Page 34
34
ENZO
I t doesn’t take long to track my brother down. And his arrogance means that it’s not hard for me to confront him either.
I stare Zenon down, the weight of everything leading to this moment pressing against my spine like a blade. My body still aches from the gunshot wound, a constant throb beneath the bandages that reminds me of my own mortality. The blood has stopped, but the memory remains fresh—his smug face as he pulled the trigger, the shock in Kendra's eyes as they dragged her away.
Pain is secondary—revenge is the only thing that matters now.
The warehouse smells of rust and neglect, concrete floors stained with decades of industrial fluids and God knows what else. Dim light filters through grimy windows high above, casting long shadows across the space where Zenon sits like some discount king on his makeshift throne—a weathered office chair that squeaks when he shifts his weight.
His remaining men flank him, five in total. Not the army he'd promised himself, just the desperate dregs willing to follow a sinking ship. They shuffle nervously as I approach, hands hovering near concealed weapons. They've heard the stories. They know what happens to those who cross me. Their eyes dart between us, calculating odds, wondering if their loyalty is about to get them killed. Smart money says yes.
They know what's coming. Retribution.
The Cappallettis and Mantiones were supposed to have a truce, an agreement written in blood and sealed with marriages and territorial concessions. Zenon broke those rules the moment he decided to use Kendra as leverage. He broke them when he put a bullet in my gut. He broke them when he decided his ambition mattered more than carefully negotiated peace.
But my older brother doesn't run—he smirks when he sees me, sipping amber liquid from a crystal glass like this is nothing more than a family dispute. His slicked-back hair catches the light, not a strand out of place even now. That controlled appearance, that facade of calm superiority—it's always been his tell.
"I was wondering when you'd show up," Zenon muses, tossing his glass aside. It shatters against the concrete, the sound echoing through the cavernous space. "Come to kneel before the king of criminals? To settle this matter before I truly end you?"
I don't answer. His arrogance was always meant to be his downfall anyway.
My steel-gray eyes hold his, two mirrors reflecting nothing back. The warehouse falls silent—no breathing, no shuffling feet, just the distant drip of water somewhere in the shadows and the pounding of my heart in my ears.

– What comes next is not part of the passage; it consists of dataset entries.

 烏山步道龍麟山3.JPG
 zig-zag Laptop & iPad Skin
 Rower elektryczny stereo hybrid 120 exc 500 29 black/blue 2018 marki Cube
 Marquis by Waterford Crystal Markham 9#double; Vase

Let him talk. Let him posture. Men like Zenon need an audience, need to hear their own voice bouncing off walls to convince themselves of their own importance. I've never needed that. I've never needed anything but patience and the absolute certainty that when the moment comes, I won't hesitate.
And that moment is now.
I don't waste another second on words. Words are luxuries for men with time to spare, and Zenon has stolen enough of mine already.
I lunge forward, my body screaming in protest as the stitches pull at my abdomen. The pain is secondary to the surge of adrenaline pumping through my veins. Five against one—terrible odds for them.

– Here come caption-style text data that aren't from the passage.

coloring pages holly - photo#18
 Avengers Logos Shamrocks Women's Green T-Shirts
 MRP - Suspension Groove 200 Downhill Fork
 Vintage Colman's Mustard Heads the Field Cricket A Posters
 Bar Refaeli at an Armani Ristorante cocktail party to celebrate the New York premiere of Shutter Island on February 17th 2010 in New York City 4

The first man goes down with a broken windpipe before he can even draw his weapon. The second catches my elbow to his temple, crumpling like paper. Three remaining men scatter, trying to flank me. Amateurs. I've survived worse odds against better men.
"Is this supposed to impress me?" Zenon laughs, but there's a crack in his confidence now. A thin veneer of bravado over growing fear.
I grab the third man, using him as a shield as the fourth fires wildly. The bullet meant for me finds a home in his friend's chest instead. I let the body drop, sweeping low to take out the shooter's knees. Bone cracks under my boot. His scream cuts short when my fist connects with his jaw.
The fifth man runs. Smart choice.
Then it's just us. Brothers by blood, enemies by choice.
Zenon draws his knife, circling me with the practiced ease of someone who's spent decades perfecting violence. "You were always so righteous," he sneers. "So controlled. The perfect soldier. Did you really think you could escape what we are?"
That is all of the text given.